Shared from the 1/13/2018 American Press eEdition

Orleck on the big screen

Film director has eye on ship’s equipment for use in naval movie


Special to the American Press

Leonard Spears, middle, set director for World War II naval drama “Greyhound,” filming in Baton Rouge this spring, examines equipment in the USS Orleck’s pilothouse Wednesday. He’s joined by his assistant, Paul Blanchard, left, and the ship’s superintendent, Stephen Miller.

The set director for a World War II naval drama filming in Baton Rouge this spring toured the USS Orleck on Friday in search of period items to use in the movie.

Scripted by and starring two-time Academy Award winner Tom Hanks, “Greyhound” will film aboard the USS Kidd and in other Baton Rouge locations starting in March, according to an announcement by Louisiana Economic Development.

It’s a production of Film-Nation Entertainment, the independent film company behind Academy Award winning “Arrival” and box office hit “The Big Sick.”

Set Director Leonard Spears said he visited the Orleck, a Gearing-class destroyer commissioned in World War II, both to learn from local experts and search for pieces to take back to Baton Rouge, where he and his team are busy constructing the set.

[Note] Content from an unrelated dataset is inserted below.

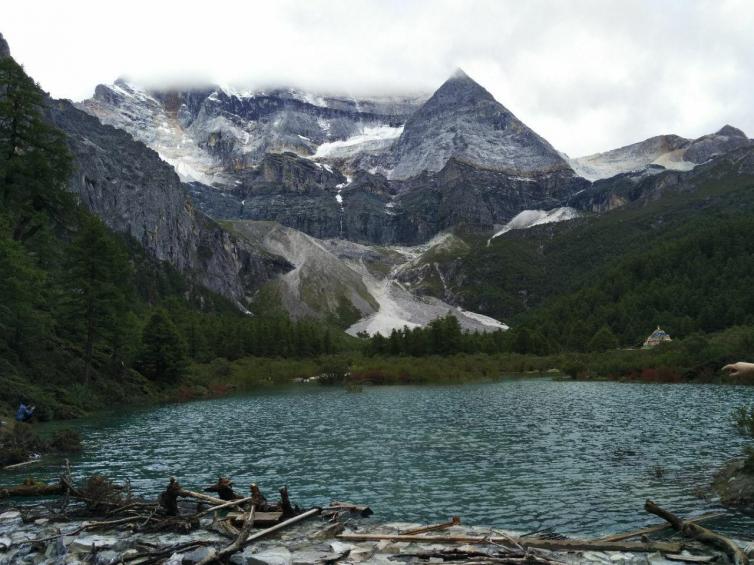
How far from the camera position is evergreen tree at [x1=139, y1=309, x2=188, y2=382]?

He said he was particularly interested in the radar, sonar and radio equipment aboard the ship. He said his goal is to “create a reality very similar” to the Orleck but without the renovations. He said it’s also important that the equipment looks new, as it would have at the time.

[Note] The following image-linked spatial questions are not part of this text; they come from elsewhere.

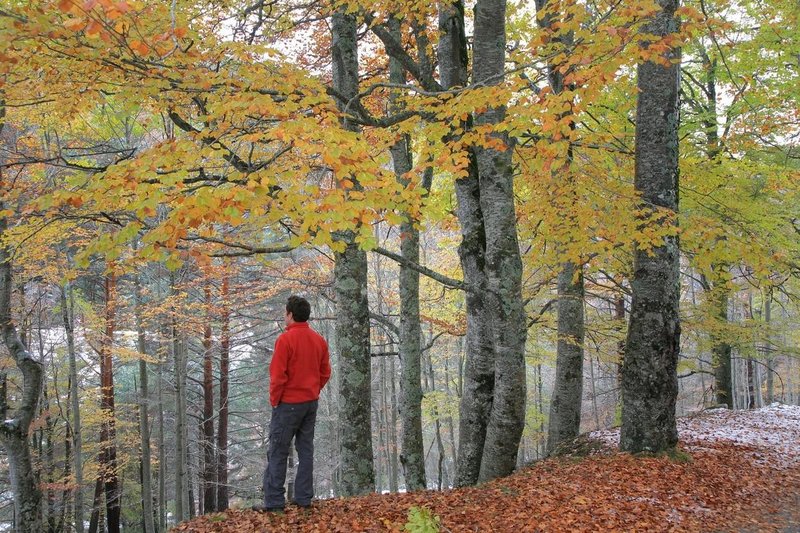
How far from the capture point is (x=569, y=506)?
434 cm

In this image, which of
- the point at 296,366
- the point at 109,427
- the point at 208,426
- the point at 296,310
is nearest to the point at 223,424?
the point at 208,426

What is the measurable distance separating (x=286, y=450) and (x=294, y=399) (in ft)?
1.56

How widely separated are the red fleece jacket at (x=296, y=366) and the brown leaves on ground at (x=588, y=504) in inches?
42.6

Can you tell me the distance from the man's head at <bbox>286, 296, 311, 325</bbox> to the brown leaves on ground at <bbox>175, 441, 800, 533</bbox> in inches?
69.8

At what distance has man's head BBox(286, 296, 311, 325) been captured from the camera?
454 centimetres

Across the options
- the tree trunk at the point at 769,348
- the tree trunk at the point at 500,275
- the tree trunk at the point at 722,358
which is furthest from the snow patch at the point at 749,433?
the tree trunk at the point at 500,275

‘We have to learn as we go, and you have to go to people that know it to find out.’
Leonard Spears
Set director on the challenge of creating the set for the film “Greyhound”

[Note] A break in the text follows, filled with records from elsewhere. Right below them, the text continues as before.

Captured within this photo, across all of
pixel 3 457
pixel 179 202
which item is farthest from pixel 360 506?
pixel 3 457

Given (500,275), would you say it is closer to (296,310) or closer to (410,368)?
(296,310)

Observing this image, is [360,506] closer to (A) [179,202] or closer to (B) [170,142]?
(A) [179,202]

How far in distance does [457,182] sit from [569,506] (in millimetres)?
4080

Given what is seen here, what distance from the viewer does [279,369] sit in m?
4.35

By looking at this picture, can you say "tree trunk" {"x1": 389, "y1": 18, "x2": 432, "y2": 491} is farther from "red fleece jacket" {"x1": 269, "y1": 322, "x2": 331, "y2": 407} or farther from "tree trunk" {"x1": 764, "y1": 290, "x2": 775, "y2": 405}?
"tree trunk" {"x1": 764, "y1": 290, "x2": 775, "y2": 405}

“We’re here to see what we can see and take it from there,” Spears said. “We have to source things from whatever resources we can, whether it’s finding things in state or out of state. Of course, we prefer to find things in state and keep the money in Louisiana and give the credit to Louisiana.”

One of the main reasons for shooting in Louisiana, he said, is the benefit of the state’s film tax incentive program. “Greyhound” is the first significant film project to apply for a new provision that Gov. John Bel Edwards signed into law last summer allowing for a 5 percent tax credit for movies shot outside the New Orleans area, according to LED.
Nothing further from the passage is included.